### Problem to work on
Restate the data below word for word. Leave the images out.

### Provided data
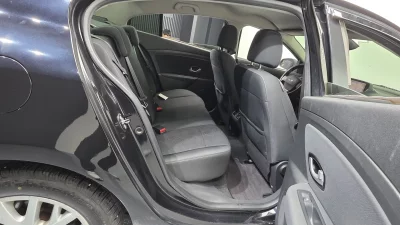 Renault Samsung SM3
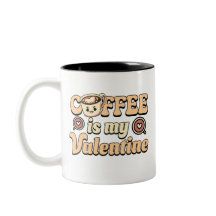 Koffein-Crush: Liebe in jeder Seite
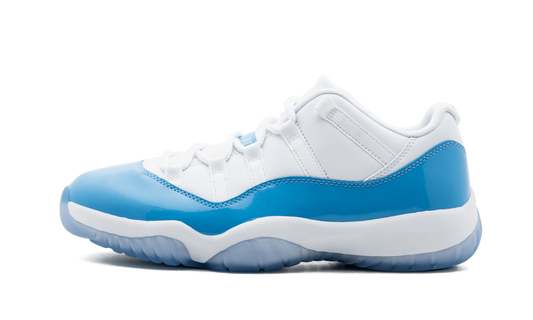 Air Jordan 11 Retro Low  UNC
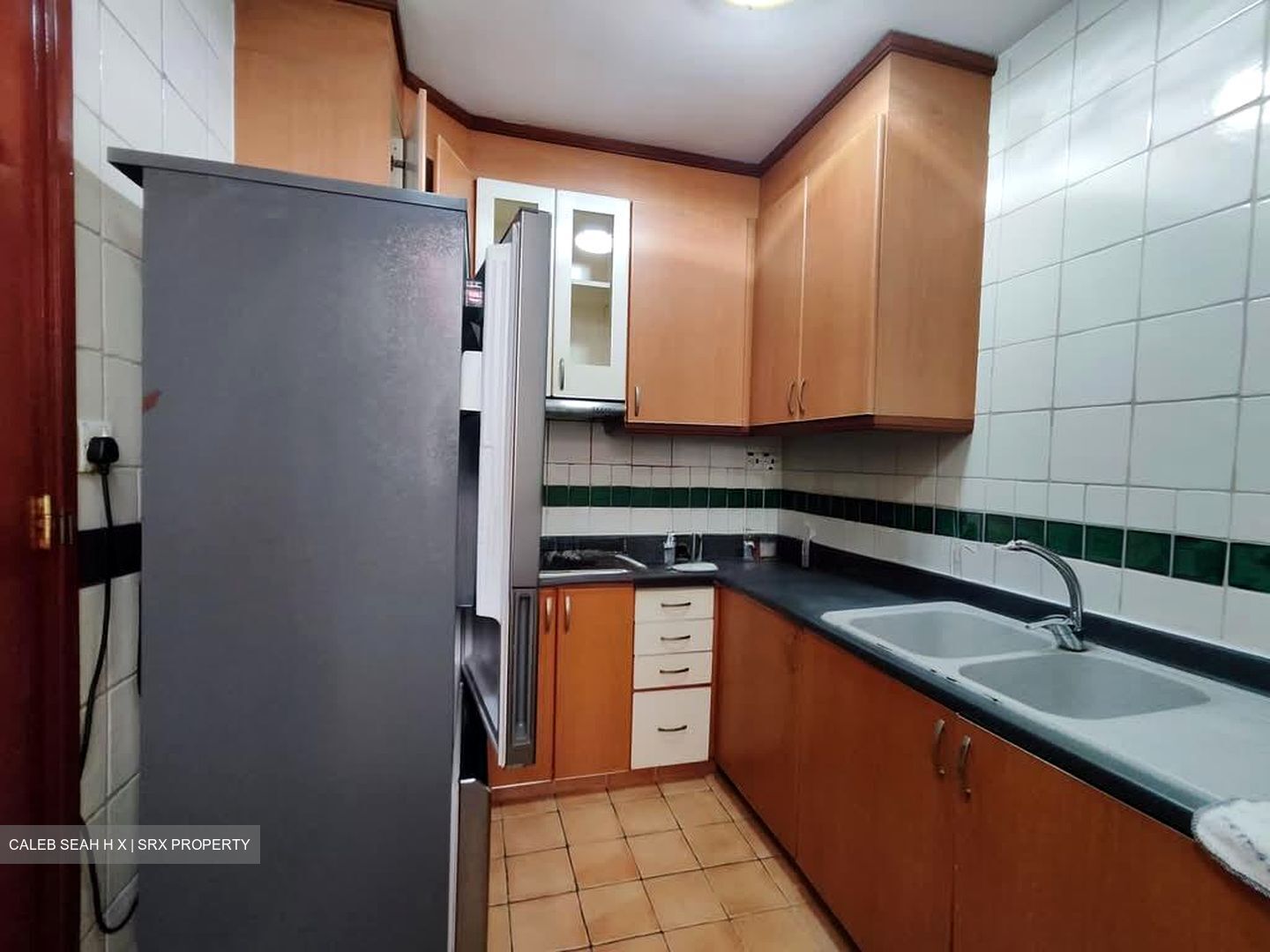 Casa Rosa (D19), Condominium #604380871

### Reply to the task
 Renault Samsung SM3
 Koffein-Crush: Liebe in jeder Seite
 Air Jordan 11 Retro Low  UNC
 Casa Rosa (D19), Condominium #604380871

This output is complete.